“Yes, you could,” replied his mother. “You could run faster than they could for a while, but you do not know the patience of wolves, my dear. You would have run so hard and so fast that presently you would have tired yourself out so that the wolves would have had no trouble in catching you. Ever since you were a little fawn I have told you about the wolves, and that they are our worst enemies; but I don’t think you ever have believed it. Now you have seen them and you know what they are like. The wolves are very smart people. They watch for a deer to stray away. Then they get between the herd and that deer. When this happens, that deer will not live long.”
“Have the deer always been afraid of the wolves?” asked Little Spot.
“Ever since the days when the world was young,” replied his mother.
“Tell me about the days when the world was young,” begged Little Spot.
For a few moments his mother said nothing. Gradually, into her big, dark eyes there crept a far-away look. “Once upon a time,” she began at last, “the world was mostly water, like the salt water that you saw in the summer.”
“But where did the deer live then?” interrupted Little Spot.
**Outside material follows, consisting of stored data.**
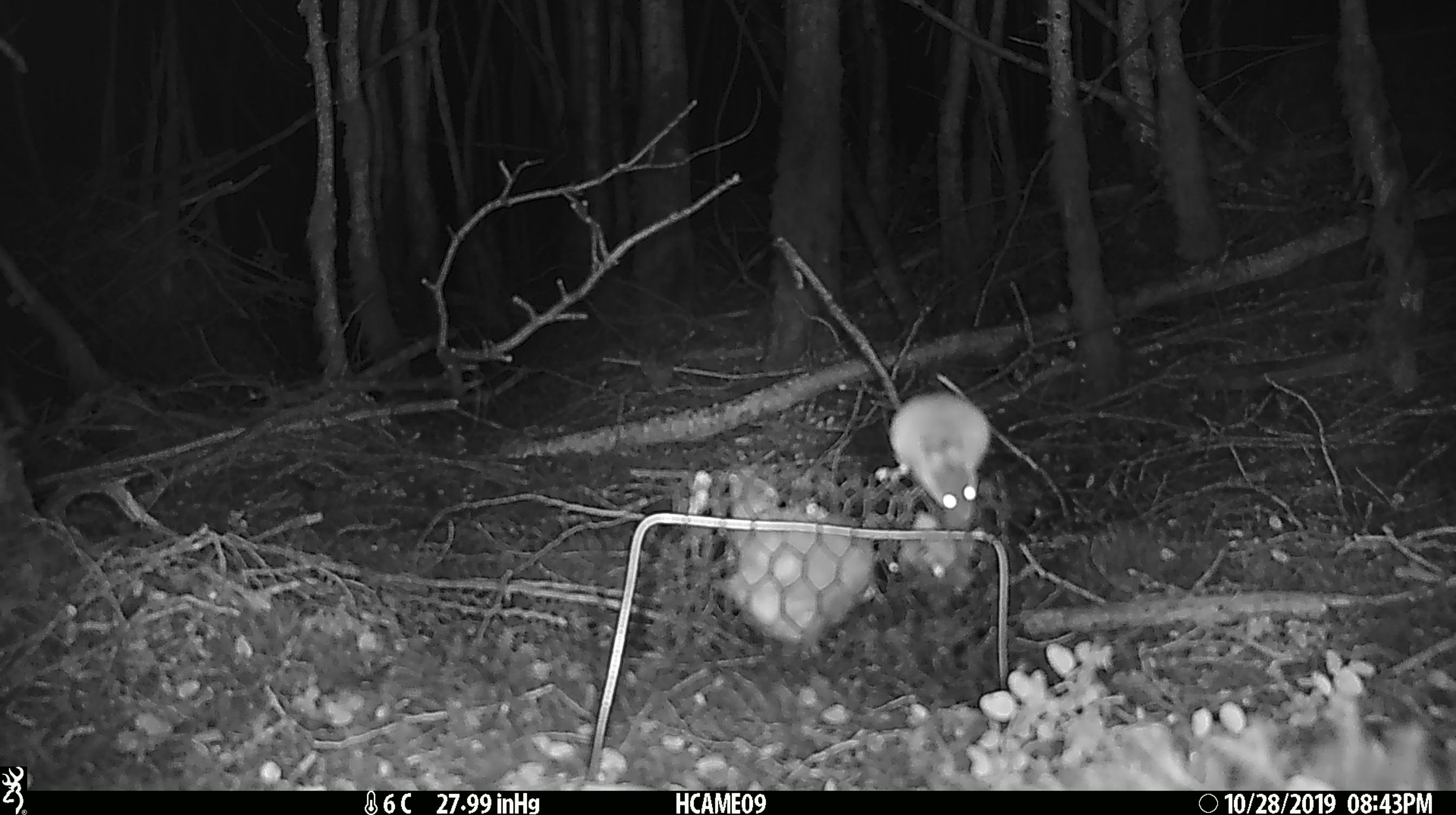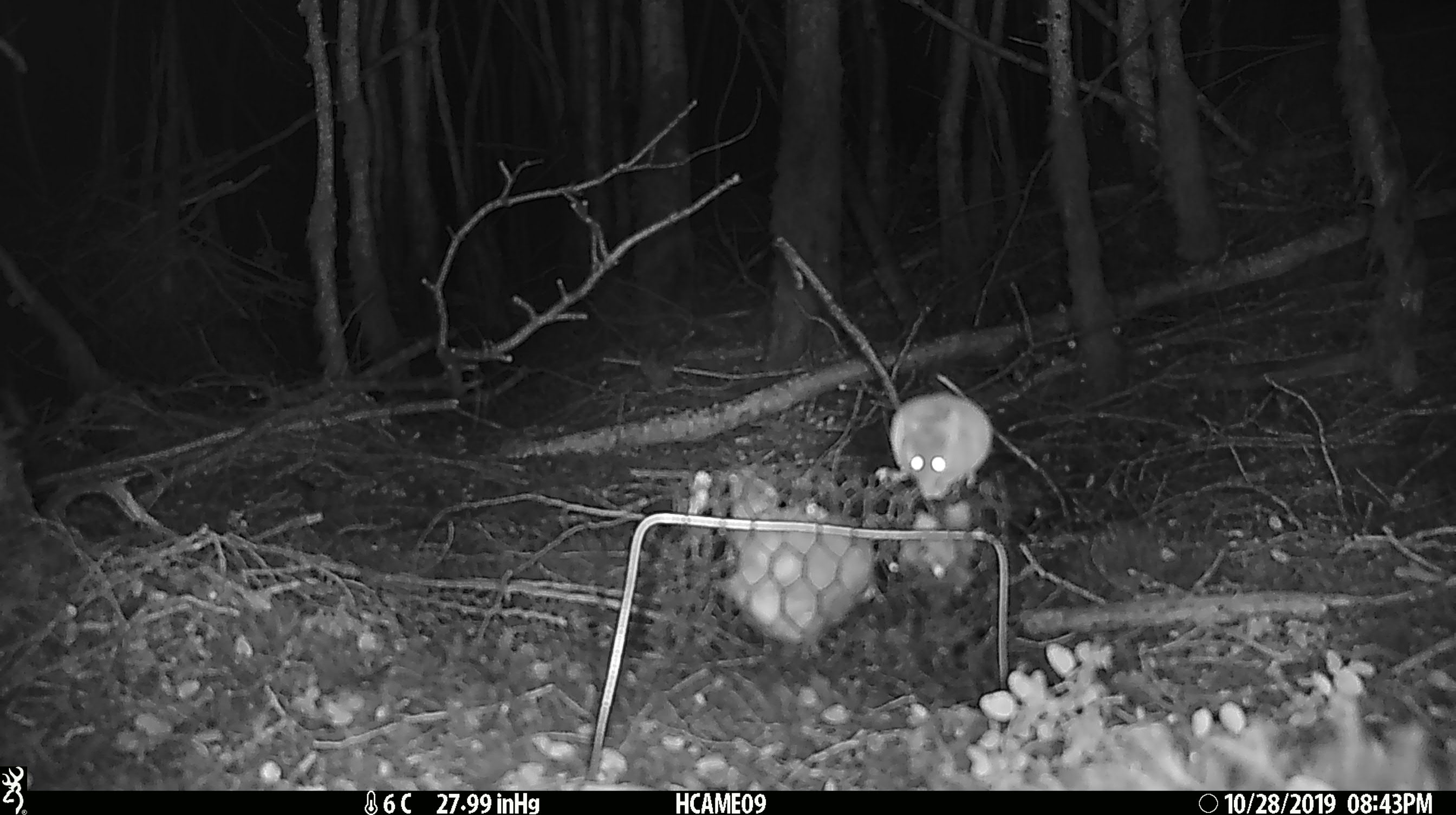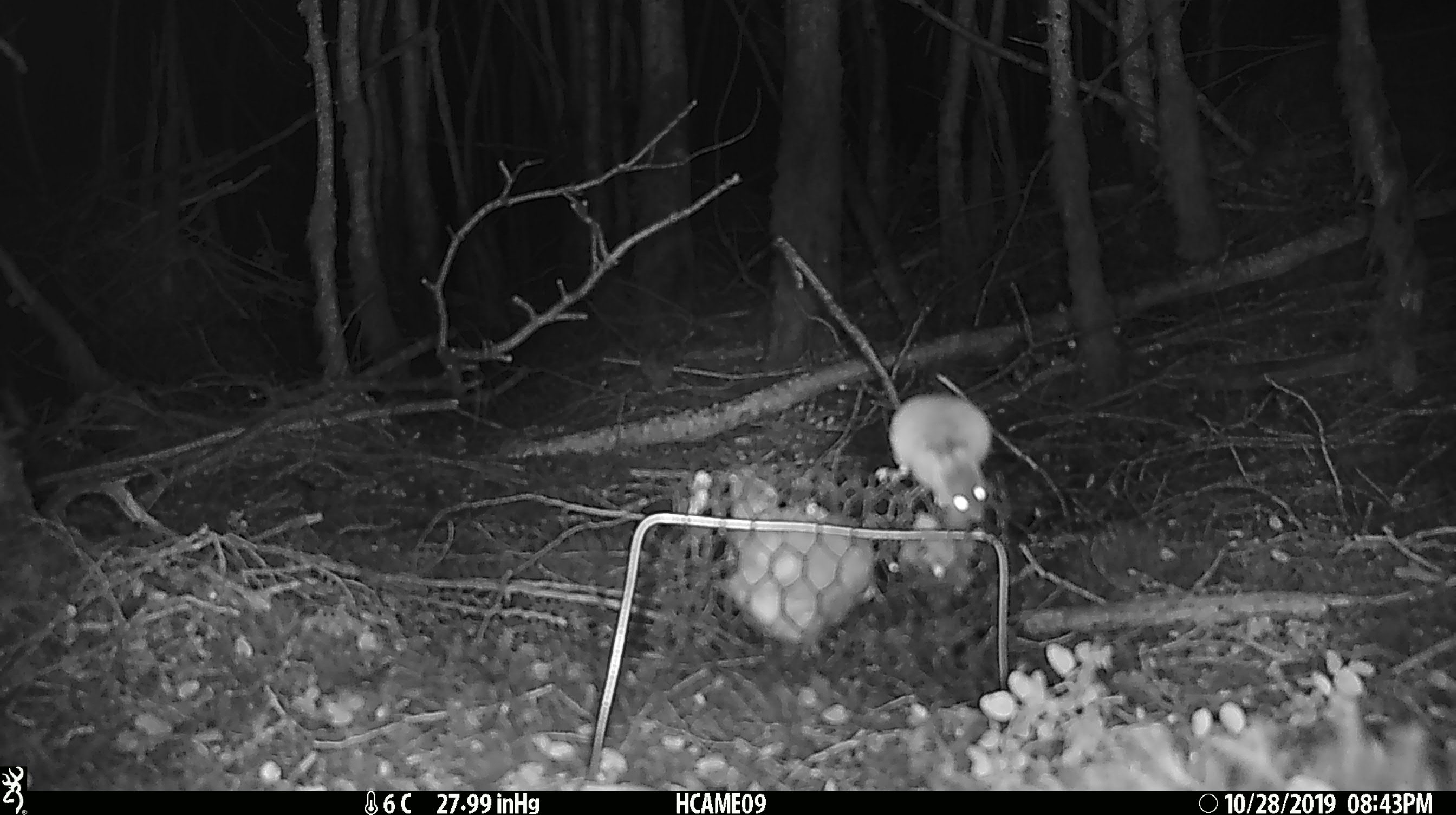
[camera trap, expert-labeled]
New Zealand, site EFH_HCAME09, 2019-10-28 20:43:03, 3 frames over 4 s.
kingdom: Animalia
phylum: Chordata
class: Mammalia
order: Rodentia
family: Muridae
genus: Mus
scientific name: Mus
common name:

“There were no deer then,” said his mother. “There were no deer and there were no wolves and there were none of those two-legged creatures called men. You see, Old Mother Nature had not made them yet, for there was no land for them to live on. But by and by there was land and then for a very long time Old Mother Nature was very, very busy making the different kinds of people to live on the land. Some of these people she made to live where it was summer all the year round.”
You should have seen Little Spot’s big ears prick up at that. “Is there such a place?” he cried.
His mother nodded. “Yes,” said she, “I am told there is a land where it is summer all the time. How do you think you would like that?”
Little Spot thought it over for a moment. “I shouldn’t like it,” he decided. “Why, if it is summer all the time, there can be no snow! What a queer land it must be without the beautiful snow. I shouldn’t like it.”